PAGE TEXT:
BEGIN

Final Directives on American Indian and Alaska Native Relations 
Forest Service Manual 1500, Chapter 1560, and Forest Service Handbook 
1509.13, Chapter 10

AGENCY: Forest Service, USDA.

ACTION: Notice of final directives.


SUMMARY: The Forest Service has revised its internal Agency directives 
for American Indian and Alaska Native Relations to update existing 
direction for the Agency to work effectively with Indian tribes. The 
directives were last revised in 2004, with an Interim Directive issued 
in 2012. The final issuance of these directives, effective upon 
publication, will provide consistent overall internal Forest Service 
policy to: Explain the methods used to engage with tribes on a 
government-to-government basis, describe the authorities for working 
with tribes, delineate meaningful consultation procedures, and outline 
dispute resolution options. The tribal and public comment period closed 
concurrently on September 22, 2015. The Agency considered all comments 
in developing these final directives.

DATES: These directives are issued March 9, 2016.

ADDRESSES: The Forest Service Manual and Handbook are available online 
at http://www.fs.fed.us/spf/tribalrelations/. Single paper copies are 
available by request to the Office of Tribal Relations, U.S. Forest 
Service, at [email protected]. Additional information of how the Agency 
considered public comment can be requested in writing to Office of 
Tribal Relations, U.S. Forest Service, Sidney R. Yates Building, 201 
14th Street SW., Washington, DC 20250-0003.

FOR FURTHER INFORMATION CONTACT: Fred Clark, Director, Office of Tribal 
Relations, U.S. Forest Service, 202-205-1514. Individuals who use 
telecommunication devices for the deaf (TDD) may call the Federal 
Information Relay Service (FIRS) at 1-800-877-8339 between 8:00 a.m. 
and 8:00 p.m., Eastern Standard Time, Monday through Friday.


1. Background and Need for the Final Directive

    On January 18, 2013, the U.S. Department of Agriculture (USDA) 
adopted Departmental Regulation No. 1350-002 on tribal consultation, 
coordination, and collaboration. Departmental Regulations 
institutionalize the broad programmatic direction for all USDA agencies 
to develop and implement processes for tribal consultation, 
coordination, and collaboration. This Departmental Regulation 
explicitly holds the head of each USDA agency accountable for the 
implementation of this policy. In March 2013, the Forest Service 
(Agency) Office of Tribal Relations (OTR) began to review the Forest 
Service manual and handbook to ensure it was consistent with the 
Departmental Regulation as well as the 2012 Report to the Secretary, 
USDA Policy and Procedures Review and Recommendations: Indian Sacred 
Sites, and legislation (specifically the Culture and Heritage 
Cooperation Authority provisions of the Food, Conservation, and Energy 
Act of 2008 [Pub. L. 110-246; the Farm Bill]).

END

SOURCE MATERIAL:
BEGIN

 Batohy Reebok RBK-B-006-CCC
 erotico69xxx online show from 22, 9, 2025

END
BEGIN

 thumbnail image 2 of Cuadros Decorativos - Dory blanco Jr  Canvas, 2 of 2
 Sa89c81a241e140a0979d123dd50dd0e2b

END
BEGIN

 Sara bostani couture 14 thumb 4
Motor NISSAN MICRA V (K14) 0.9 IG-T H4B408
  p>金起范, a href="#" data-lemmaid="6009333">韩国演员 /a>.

END

WORK TO COMPLETE:
- 1) Condense the paragraph of the Forest Service notice that begins "SUMMARY: The Forest Service has revised" into a short bulleted list that keeps its main facts.
- 2) According to the Forest Service notice, why did the Office of Tribal Relations begin reviewing the Forest Service manual and handbook in March 2013? Answer in one to three sentences.
- 3) Copy the Forest Service notice word for word from "ADDRESSES: The Forest" up to and including "between 8:00 a.m.".

SOLUTIONS TO THE TASKS:
- 1)
- The Forest Service revised its internal directives for American Indian and Alaska Native Relations to update the Agency's direction for working effectively with Indian tribes.
- The directives were last revised in 2004, and an Interim Directive was issued in 2012.
- The final directives take effect upon publication. They provide consistent internal policy that:
  - explains how the Agency engages with tribes on a government-to-government basis,
  - describes the authorities for working with tribes,
  - delineates meaningful consultation procedures, and
  - outlines dispute resolution options.
- The tribal and public comment periods both closed on September 22, 2015.
- The Agency considered all comments in developing the final directives.

- 2) The Office of Tribal Relations began the review to make sure the manual and handbook were consistent with USDA Departmental Regulation No. 1350-002 on tribal consultation, coordination, and collaboration. The review also checked consistency with the 2012 Report to the Secretary on Indian Sacred Sites and with legislation, specifically the Culture and Heritage Cooperation Authority provisions of the Food, Conservation, and Energy Act of 2008.

- 3)
ADDRESSES: The Forest Service Manual and Handbook are available online 
at http://www.fs.fed.us/spf/tribalrelations/. Single paper copies are 
available by request to the Office of Tribal Relations, U.S. Forest 
Service, at [email protected]. Additional information of how the Agency 
considered public comment can be requested in writing to Office of 
Tribal Relations, U.S. Forest Service, Sidney R. Yates Building, 201 
14th Street SW., Washington, DC 20250-0003.

FOR FURTHER INFORMATION CONTACT: Fred Clark, Director, Office of Tribal 
Relations, U.S. Forest Service, 202-205-1514. Individuals who use 
telecommunication devices for the deaf (TDD) may call the Federal 
Information Relay Service (FIRS) at 1-800-877-8339 between 8:00 a.m.